After a few months of sorting through my photographs — and a fair bit of editing — I have completed the slow migration from arcade.withoutnations.com to my account at Flickr. There are a few reasons I felt this was necessary:

  1. Gallery is a wonderful, robust open-source platform for hosting and sharing photographs on a personal website. Unfortunately, the larger the database gets the slower it runs. The interface, while infinitely customizable, isn’t particularly user-friendly (an aside: the beta for 3.0 looks very promising, and I would encourage others to give it a try). Flickr exists to host and transfer tremendous amounts of data to users quickly.
  2. The social networking aspects of Flickr are unparalleled and steadily growing.
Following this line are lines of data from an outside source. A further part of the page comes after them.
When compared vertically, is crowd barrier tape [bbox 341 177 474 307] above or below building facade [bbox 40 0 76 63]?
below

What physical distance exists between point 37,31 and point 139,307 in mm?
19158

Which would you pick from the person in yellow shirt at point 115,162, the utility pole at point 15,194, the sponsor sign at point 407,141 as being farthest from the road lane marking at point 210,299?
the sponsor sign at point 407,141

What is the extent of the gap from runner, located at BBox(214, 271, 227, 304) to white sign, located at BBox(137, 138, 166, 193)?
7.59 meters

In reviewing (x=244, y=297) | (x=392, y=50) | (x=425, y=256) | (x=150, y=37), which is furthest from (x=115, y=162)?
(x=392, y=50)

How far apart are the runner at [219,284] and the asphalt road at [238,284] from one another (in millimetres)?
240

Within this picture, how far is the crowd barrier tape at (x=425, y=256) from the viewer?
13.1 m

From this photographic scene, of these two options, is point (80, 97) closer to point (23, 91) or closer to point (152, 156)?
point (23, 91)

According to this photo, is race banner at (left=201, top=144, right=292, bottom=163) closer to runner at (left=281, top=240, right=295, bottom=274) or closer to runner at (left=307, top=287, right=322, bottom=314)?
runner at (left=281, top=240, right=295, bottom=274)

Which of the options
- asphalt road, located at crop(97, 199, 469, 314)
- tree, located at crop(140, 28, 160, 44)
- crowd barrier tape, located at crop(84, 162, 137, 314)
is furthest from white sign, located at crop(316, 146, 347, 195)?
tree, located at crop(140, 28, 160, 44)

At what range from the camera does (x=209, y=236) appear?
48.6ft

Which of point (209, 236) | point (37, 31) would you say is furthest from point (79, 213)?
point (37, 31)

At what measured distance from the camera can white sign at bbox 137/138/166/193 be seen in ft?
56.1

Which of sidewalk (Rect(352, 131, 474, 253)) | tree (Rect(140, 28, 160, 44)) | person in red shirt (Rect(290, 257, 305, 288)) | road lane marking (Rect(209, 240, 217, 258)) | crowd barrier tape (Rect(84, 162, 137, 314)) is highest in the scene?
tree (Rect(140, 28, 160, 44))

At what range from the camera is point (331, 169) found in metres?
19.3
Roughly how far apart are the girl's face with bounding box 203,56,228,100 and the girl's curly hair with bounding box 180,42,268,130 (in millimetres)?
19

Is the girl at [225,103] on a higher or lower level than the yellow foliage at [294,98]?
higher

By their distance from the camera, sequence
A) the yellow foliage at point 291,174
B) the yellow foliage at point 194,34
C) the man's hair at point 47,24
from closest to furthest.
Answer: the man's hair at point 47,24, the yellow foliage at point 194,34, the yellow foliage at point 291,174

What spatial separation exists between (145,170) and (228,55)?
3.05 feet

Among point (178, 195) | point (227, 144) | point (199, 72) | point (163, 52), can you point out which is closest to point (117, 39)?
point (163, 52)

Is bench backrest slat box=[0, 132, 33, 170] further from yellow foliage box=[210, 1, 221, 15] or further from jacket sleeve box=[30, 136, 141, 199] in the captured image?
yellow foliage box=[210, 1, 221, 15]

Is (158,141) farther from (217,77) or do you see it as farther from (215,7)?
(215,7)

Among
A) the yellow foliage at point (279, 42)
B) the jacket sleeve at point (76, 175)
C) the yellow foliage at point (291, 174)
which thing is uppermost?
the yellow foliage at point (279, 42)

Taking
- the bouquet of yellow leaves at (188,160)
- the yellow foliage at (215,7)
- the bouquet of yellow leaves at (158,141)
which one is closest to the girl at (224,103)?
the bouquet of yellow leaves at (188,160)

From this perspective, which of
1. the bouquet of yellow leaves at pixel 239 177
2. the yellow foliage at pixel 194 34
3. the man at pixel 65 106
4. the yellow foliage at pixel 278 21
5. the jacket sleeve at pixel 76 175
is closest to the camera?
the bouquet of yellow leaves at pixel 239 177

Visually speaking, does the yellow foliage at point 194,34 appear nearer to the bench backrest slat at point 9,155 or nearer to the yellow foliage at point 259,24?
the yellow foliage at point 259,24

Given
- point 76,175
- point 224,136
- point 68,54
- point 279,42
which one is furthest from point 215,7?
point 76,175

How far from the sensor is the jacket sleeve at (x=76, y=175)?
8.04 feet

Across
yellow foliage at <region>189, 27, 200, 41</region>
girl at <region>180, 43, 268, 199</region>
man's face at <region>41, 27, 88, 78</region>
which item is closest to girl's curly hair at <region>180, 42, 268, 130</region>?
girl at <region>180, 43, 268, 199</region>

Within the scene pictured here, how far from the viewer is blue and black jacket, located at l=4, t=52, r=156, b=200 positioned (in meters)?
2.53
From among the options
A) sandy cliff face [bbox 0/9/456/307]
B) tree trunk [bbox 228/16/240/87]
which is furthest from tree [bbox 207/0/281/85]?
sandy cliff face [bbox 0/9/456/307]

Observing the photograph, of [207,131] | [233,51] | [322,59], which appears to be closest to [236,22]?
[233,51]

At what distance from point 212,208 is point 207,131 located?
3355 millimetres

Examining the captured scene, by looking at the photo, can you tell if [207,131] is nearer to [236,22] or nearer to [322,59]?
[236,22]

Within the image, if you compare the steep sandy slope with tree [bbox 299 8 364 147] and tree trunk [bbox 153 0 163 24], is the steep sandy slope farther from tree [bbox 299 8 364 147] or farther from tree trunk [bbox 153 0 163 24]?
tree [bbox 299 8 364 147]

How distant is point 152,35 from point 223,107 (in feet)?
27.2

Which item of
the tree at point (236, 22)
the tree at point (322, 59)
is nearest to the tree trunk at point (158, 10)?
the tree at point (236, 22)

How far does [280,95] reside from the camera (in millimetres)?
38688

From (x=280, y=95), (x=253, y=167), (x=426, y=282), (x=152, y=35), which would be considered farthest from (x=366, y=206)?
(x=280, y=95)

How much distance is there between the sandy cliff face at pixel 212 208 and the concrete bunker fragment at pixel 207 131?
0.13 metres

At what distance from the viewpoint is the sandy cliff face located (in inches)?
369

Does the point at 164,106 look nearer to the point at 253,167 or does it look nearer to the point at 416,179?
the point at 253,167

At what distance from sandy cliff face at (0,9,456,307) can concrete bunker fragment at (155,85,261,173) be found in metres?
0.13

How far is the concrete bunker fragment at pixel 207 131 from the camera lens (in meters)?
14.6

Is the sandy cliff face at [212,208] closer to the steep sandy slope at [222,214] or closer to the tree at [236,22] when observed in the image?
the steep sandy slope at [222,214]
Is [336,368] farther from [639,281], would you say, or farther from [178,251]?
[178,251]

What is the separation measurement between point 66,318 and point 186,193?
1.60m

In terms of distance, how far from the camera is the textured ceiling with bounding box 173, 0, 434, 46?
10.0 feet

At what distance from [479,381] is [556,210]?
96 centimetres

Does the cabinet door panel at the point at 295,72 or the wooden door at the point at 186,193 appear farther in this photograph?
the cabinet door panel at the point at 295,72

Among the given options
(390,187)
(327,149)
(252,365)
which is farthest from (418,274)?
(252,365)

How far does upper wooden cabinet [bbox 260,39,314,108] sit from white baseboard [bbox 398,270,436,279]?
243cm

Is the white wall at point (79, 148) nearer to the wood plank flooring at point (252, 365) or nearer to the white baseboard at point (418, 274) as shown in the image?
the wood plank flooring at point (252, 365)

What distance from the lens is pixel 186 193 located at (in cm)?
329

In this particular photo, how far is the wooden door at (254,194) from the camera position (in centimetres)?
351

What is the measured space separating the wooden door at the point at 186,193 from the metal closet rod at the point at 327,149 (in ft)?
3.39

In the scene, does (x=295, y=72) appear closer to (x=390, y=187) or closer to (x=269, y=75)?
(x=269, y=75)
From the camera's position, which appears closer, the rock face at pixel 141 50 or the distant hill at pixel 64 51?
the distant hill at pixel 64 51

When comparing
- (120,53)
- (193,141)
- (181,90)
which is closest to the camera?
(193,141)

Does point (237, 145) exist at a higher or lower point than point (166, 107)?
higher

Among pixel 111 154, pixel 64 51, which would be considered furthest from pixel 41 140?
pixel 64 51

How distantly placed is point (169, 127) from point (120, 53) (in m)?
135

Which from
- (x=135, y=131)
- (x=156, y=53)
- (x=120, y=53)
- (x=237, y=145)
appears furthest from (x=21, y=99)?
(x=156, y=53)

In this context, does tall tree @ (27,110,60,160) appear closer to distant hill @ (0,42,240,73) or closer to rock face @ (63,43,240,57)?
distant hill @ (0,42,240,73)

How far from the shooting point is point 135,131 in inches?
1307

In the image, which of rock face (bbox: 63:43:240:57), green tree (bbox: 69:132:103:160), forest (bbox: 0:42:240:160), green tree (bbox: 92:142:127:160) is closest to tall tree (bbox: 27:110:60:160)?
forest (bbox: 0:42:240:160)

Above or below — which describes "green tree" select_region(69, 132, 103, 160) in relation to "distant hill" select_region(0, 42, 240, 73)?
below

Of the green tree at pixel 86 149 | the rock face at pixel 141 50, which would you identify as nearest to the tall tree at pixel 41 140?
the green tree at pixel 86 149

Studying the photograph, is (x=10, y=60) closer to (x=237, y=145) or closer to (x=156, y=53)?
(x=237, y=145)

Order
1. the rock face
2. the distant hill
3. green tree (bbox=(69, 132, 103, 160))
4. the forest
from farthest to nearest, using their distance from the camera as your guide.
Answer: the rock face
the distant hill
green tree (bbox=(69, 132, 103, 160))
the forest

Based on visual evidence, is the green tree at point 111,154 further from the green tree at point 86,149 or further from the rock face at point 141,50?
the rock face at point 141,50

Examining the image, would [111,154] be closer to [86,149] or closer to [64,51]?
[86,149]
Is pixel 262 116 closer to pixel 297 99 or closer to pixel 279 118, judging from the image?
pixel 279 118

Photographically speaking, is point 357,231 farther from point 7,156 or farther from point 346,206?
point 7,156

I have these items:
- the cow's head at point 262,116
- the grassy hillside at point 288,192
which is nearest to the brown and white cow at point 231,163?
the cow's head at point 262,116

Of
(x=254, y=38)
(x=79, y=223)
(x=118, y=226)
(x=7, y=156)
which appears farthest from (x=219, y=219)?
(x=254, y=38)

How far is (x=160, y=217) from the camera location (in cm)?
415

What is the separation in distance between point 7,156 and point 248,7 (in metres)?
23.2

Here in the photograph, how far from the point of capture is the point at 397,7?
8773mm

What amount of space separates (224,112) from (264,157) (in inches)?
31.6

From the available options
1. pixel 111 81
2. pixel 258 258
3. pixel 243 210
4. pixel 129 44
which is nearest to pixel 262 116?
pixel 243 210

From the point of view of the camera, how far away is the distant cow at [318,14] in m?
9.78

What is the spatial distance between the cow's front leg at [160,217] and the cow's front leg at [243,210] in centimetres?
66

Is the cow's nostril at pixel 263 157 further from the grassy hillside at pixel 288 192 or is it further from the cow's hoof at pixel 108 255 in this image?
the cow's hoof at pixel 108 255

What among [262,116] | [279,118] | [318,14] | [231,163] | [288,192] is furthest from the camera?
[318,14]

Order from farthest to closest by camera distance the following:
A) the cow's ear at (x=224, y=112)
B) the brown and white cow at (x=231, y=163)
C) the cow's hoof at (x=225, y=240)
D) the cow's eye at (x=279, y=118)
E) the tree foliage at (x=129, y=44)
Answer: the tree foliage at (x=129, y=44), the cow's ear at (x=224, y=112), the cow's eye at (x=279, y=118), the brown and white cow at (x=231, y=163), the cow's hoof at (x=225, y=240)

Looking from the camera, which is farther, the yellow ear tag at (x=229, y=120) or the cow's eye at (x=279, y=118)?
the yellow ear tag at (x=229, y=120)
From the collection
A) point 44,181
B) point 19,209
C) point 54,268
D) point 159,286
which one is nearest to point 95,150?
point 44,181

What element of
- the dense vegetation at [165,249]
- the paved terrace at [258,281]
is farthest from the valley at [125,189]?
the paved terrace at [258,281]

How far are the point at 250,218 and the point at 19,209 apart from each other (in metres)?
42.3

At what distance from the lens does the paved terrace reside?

Flickr can be seamlessly woven into dozens of applications and services — and where a gap exists, an API sits ready.
  3. The community at Flickr. As I connect with others and add contacts, I am committing myself to a community that encourages sharing and networking. Hosted here, I am only responsible to myself. Two years passed as I delayed uploading photos from my trips to Europe. With a firm deadline and the knowledge that people will be actively viewing new images, I pushed through and finally finished what I started.
  4. A simple, transparent method for implementing Creative Commons licensing.

The first attempt at integration with this site will be via the Flickr Gallery plugin by Dan Coulter. There seems to be quite a few options out of the box, but it also looks to have excellent support for the Flickr API search method, which allows for a great deal of flexibility.

The existing albums at arcade will remain live indefinitely. I was less selective when posting photos to Gallery, so there may be value in the additional images that haven’t been migrated.